- [AVAILABLE DATA]
________________________________________
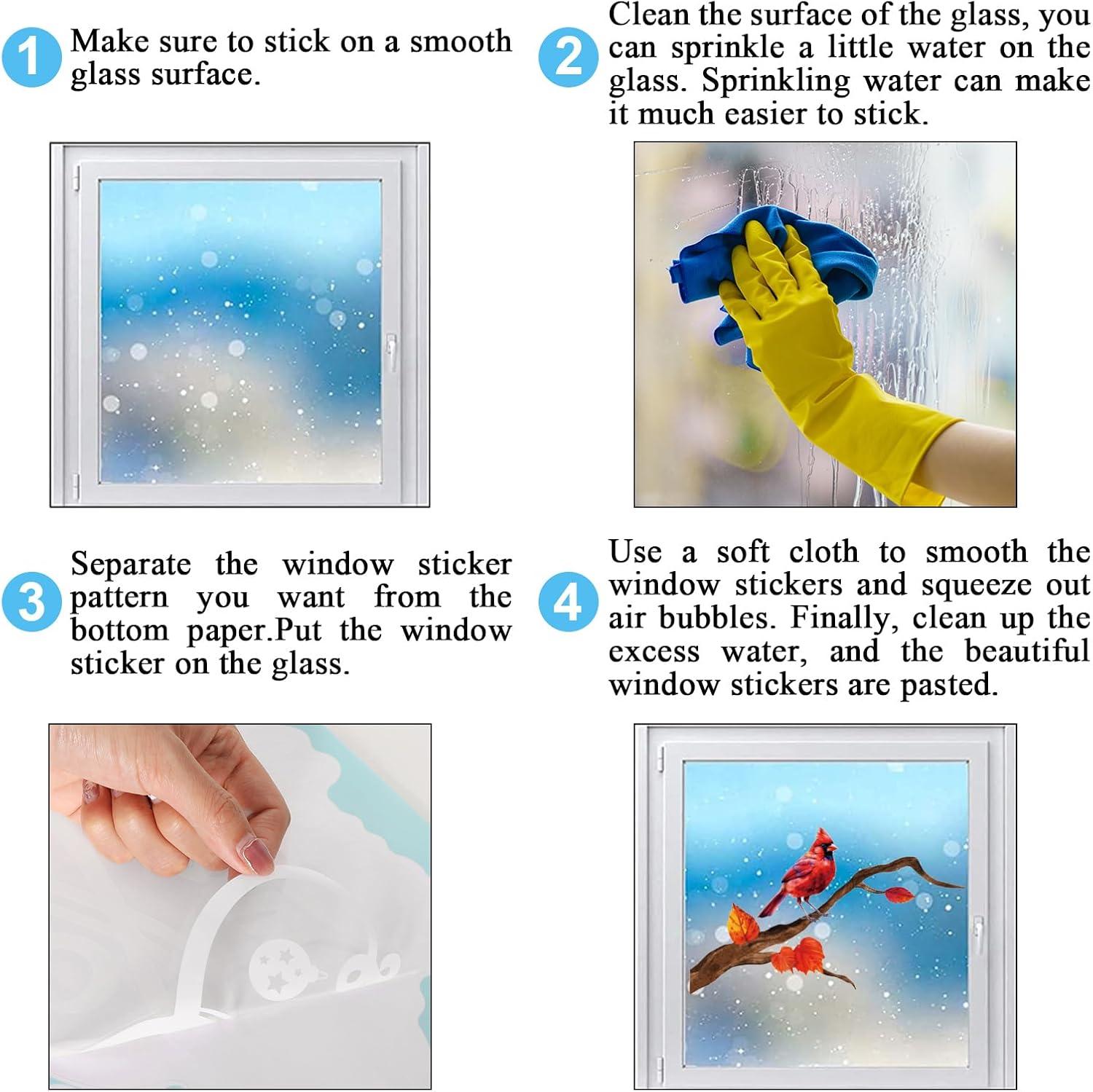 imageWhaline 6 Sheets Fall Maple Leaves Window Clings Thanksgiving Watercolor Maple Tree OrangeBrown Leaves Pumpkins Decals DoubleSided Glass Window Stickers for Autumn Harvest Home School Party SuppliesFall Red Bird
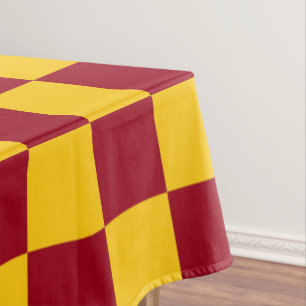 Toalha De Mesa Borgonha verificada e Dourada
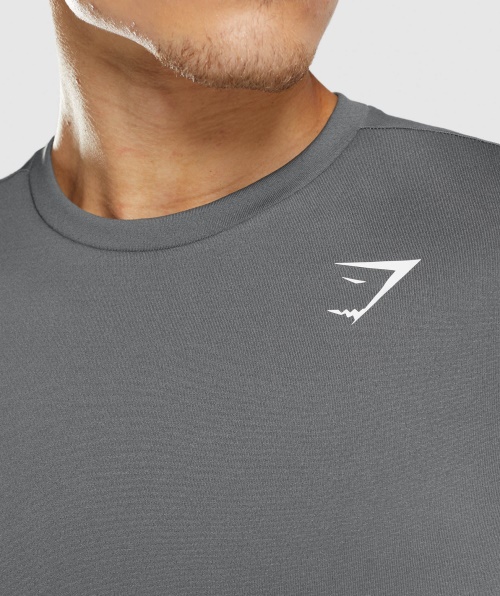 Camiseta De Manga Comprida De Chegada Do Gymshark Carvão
________________________________________
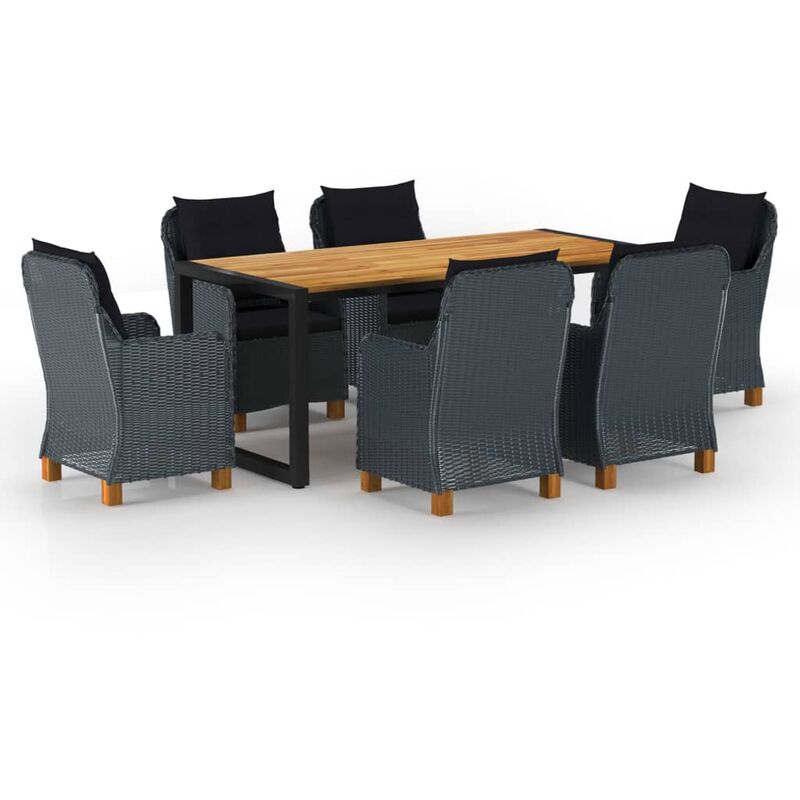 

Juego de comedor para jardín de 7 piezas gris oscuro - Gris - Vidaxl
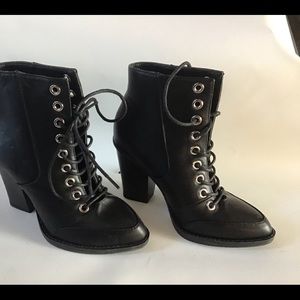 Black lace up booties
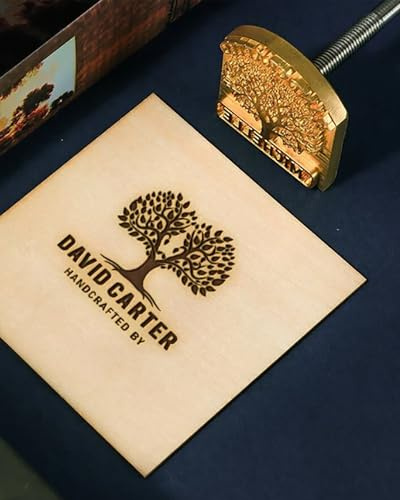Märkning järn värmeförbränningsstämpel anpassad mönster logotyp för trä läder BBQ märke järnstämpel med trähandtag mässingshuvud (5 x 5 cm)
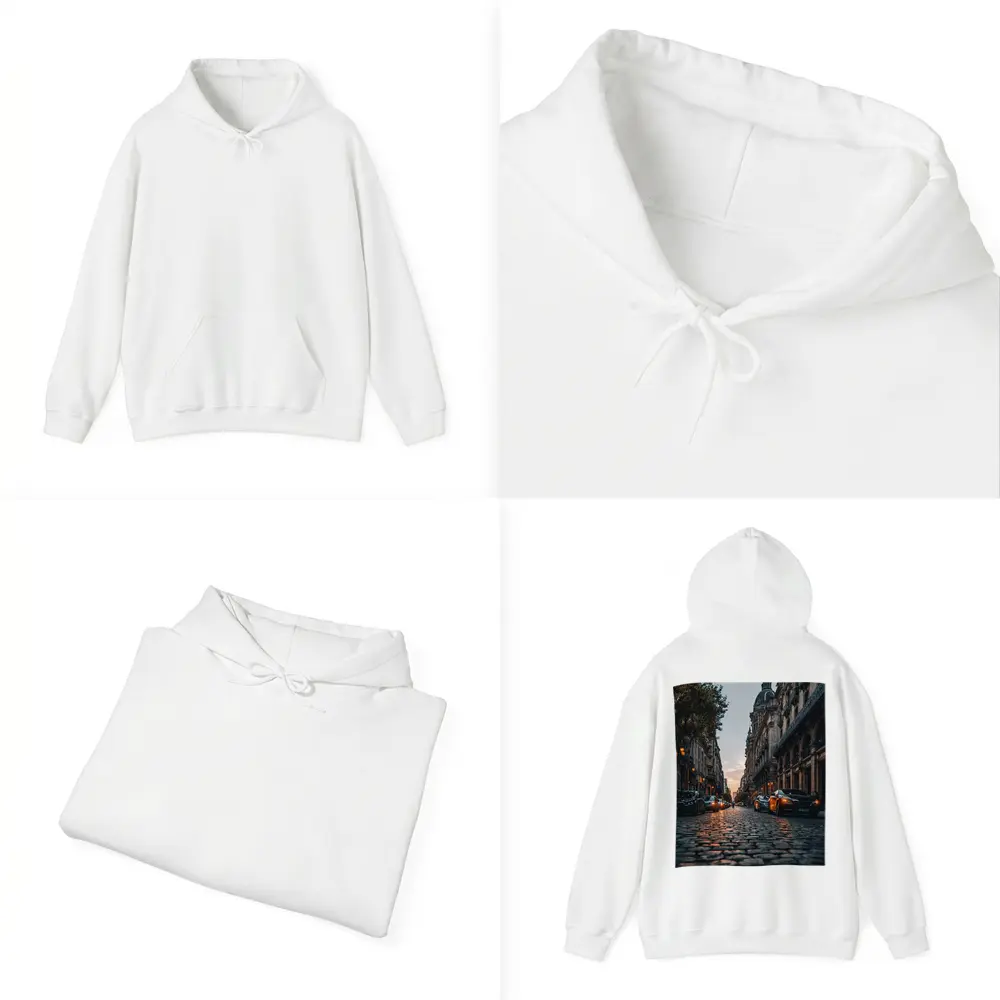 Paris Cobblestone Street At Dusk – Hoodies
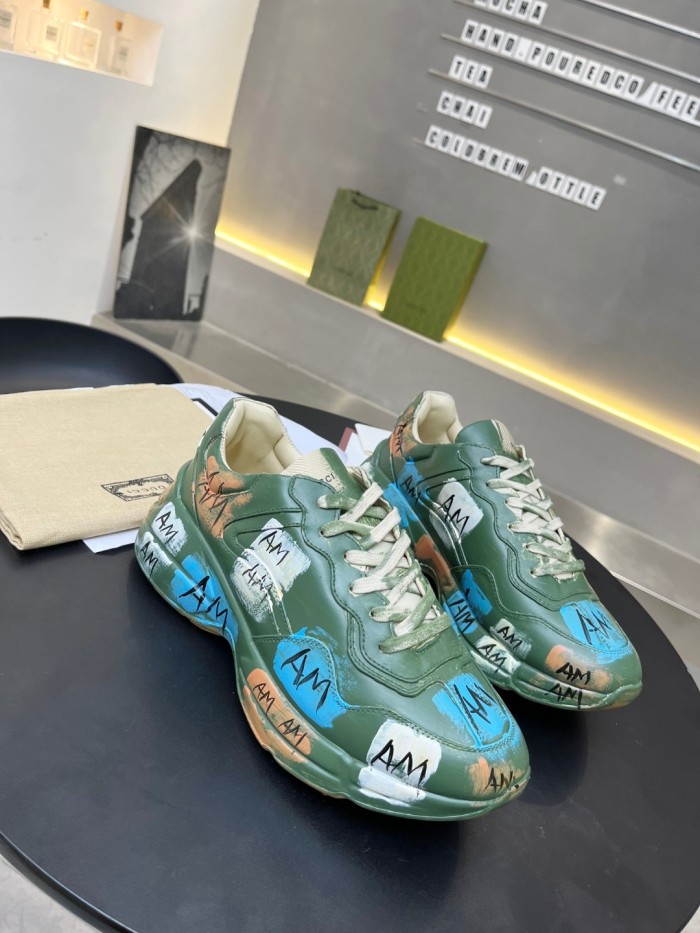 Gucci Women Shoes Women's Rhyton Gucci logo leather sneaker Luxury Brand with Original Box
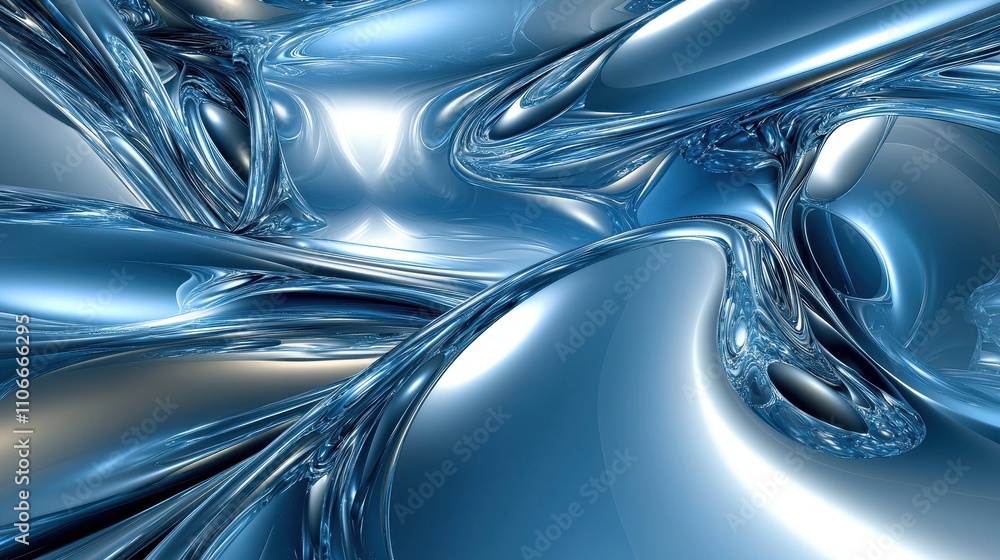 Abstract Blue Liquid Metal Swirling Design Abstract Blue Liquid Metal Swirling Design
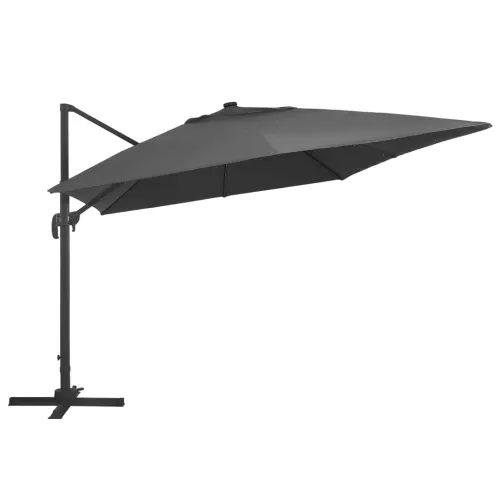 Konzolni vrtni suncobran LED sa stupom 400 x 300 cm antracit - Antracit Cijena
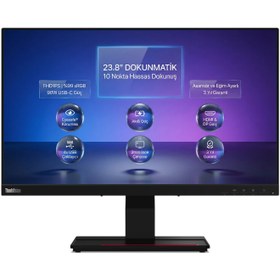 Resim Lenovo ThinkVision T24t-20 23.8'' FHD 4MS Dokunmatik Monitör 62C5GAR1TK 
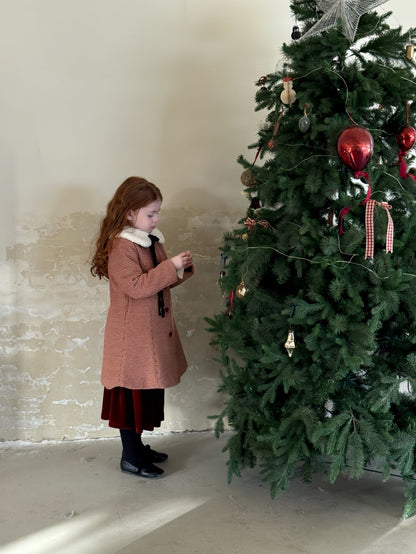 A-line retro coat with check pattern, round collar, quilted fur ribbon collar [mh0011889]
________________________________________
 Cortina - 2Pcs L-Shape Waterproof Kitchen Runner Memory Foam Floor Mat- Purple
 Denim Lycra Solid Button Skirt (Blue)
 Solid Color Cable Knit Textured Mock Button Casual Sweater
________________________________________
- [TASK TO CARRY OUT] Copy out the part of the records above that opens with the line containing "Juego de comedor" and closes with the line containing "A-line retro coat", keeping both of those lines and changing nothing. Leave the pictures out of your answer.

- [REPLY]
Juego de comedor para jardín de 7 piezas gris oscuro - Gris - Vidaxl
 Black lace up booties
Märkning järn värmeförbränningsstämpel anpassad mönster logotyp för trä läder BBQ märke järnstämpel med trähandtag mässingshuvud (5 x 5 cm)
 Paris Cobblestone Street At Dusk – Hoodies
 Gucci Women Shoes Women's Rhyton Gucci logo leather sneaker Luxury Brand with Original Box
 Abstract Blue Liquid Metal Swirling Design Abstract Blue Liquid Metal Swirling Design
 Konzolni vrtni suncobran LED sa stupom 400 x 300 cm antracit - Antracit Cijena
 Resim Lenovo ThinkVision T24t-20 23.8'' FHD 4MS Dokunmatik Monitör 62C5GAR1TK 
 A-line retro coat with check pattern, round collar, quilted fur ribbon collar [mh0011889]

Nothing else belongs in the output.